Según el profesor Ignacio Cano, director del Laboratorio de Análisis de Violencia de la Universidad Estatal de Río de Janeiro (UERJ) “la medida puede ser útil como precaución general” pero asegura que lo “más importante de esta normativa es que nos muestra una señal de alerta de que algo muy grave sucede en esta ciudad”, le dice a EL MUNDO.
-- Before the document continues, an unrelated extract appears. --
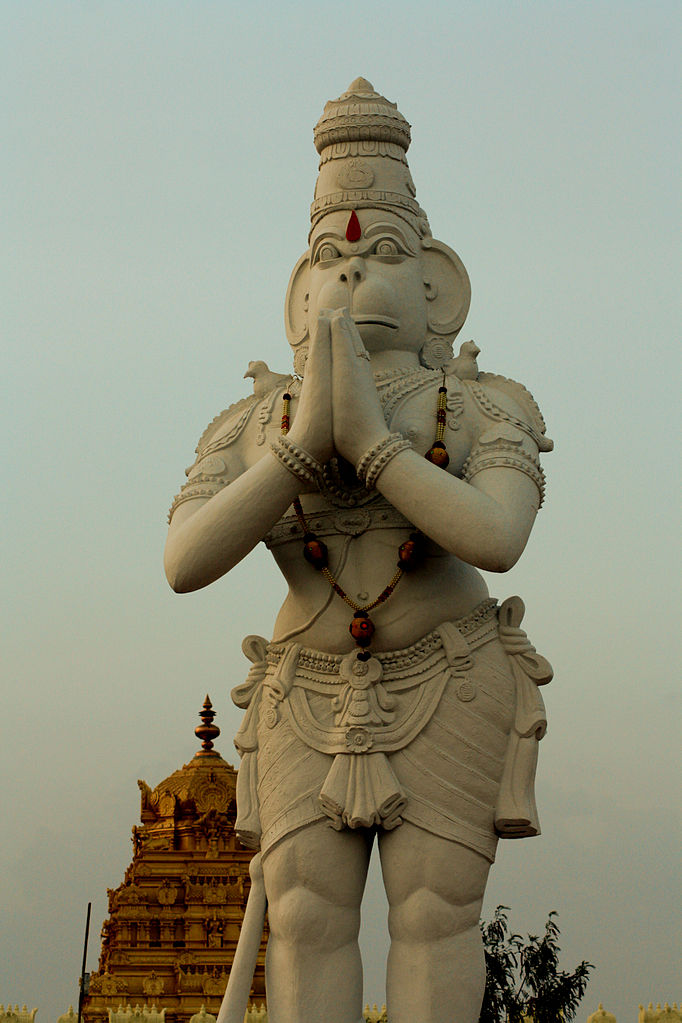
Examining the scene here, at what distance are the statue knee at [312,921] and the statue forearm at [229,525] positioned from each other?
1197 mm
El último año ha sido el más sangriento de la guerra contra el tráfico de drogas que se libra en los morros de Río de Janeiro. Entre los meses de enero y agosto la Policía Militar mató a 720 personas, un 30% más que el año anterior. El intercambio de tiros no tiene espacio definido. Una vez que la policía entra en la favela puede producirse al lado de un colegio, de un centro de salud, de un supermercado. El armamento de guerra que utilizan tanto las autoridades policiales como los narcotraficantes, fusiles de 7,62mm, hace que la velocidad de la bala atraviese paredes con la misma letalidad.
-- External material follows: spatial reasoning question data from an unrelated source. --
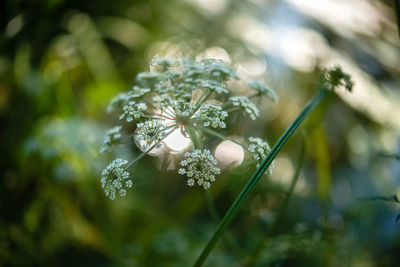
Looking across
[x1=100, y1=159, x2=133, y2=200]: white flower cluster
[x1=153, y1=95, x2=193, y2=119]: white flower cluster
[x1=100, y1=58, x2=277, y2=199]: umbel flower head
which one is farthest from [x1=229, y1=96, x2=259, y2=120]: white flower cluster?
[x1=100, y1=159, x2=133, y2=200]: white flower cluster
En 2017 murieron cinco menores de edad. Uno de ellos estaba jugando en la calle. El otro miraba al móvil desde su balcón. Un tercero salía con su madre de una tienda, y los otros dos fueron asesinados dentro de la escuela. El caso de la joven Maria Eduarda Alves (13 años) que cayó al suelo con un tiro en la nuca mientras estaba en clase de Educación Física, ocupó las portadas de los periódicos y alertó sobre la gravedad de una guerra que parece no tener fin.
Escuelas cerradas
No hay mañana en la que la limpiadora Ana Cristina Cruz no llame a la escuela de sus hijos para asegurarse de que ese día van a tener clase. Maria Rosario Silveira pone la radio de su comunidad en la favela de La Maré para escuchar cuándo han comenzado los tiros y pensarse un par de veces si emprende la aventura de llevar a su hija de nueve años al colegio.
En el período lectivo de 2016-17, sólo ha habido siete días en los que las 439 escuelas de Río de Janeiro han funcionado normalmente. Una media de 1.000 alumnos por día no han podido ir a clase, 157.920 han perdido al menos dos días de aulas, y más de 9.000 han estado hasta tres meses sin ir al colegio.
El director y el consejo de profesores son los que tienen la última palabra para decidir si cierran el centro: “Puede ser un helicóptero de la policía que vuela bajo, un camión de mercancía robada que pasa en ese momento cerca de la escuela, y claro cuando vemos los tanques del BOPE (Batallón de Operaciones Especiales) siempre recomendamos cerrar”, le decía el director de la escuela Jornalista Daniel Piza, Luiz Menezes, al portal de noticia UOL.
A la pérdida de clases se unen las consecuencias psicológicas que sufren los menores: “Tienen estrés postraumático, pesadillas, un miedo incontrolable, y lo peor es que los padres no les pueden consolar porque están igual de aterrorizados”, dice la psicóloga Bia Barbosa.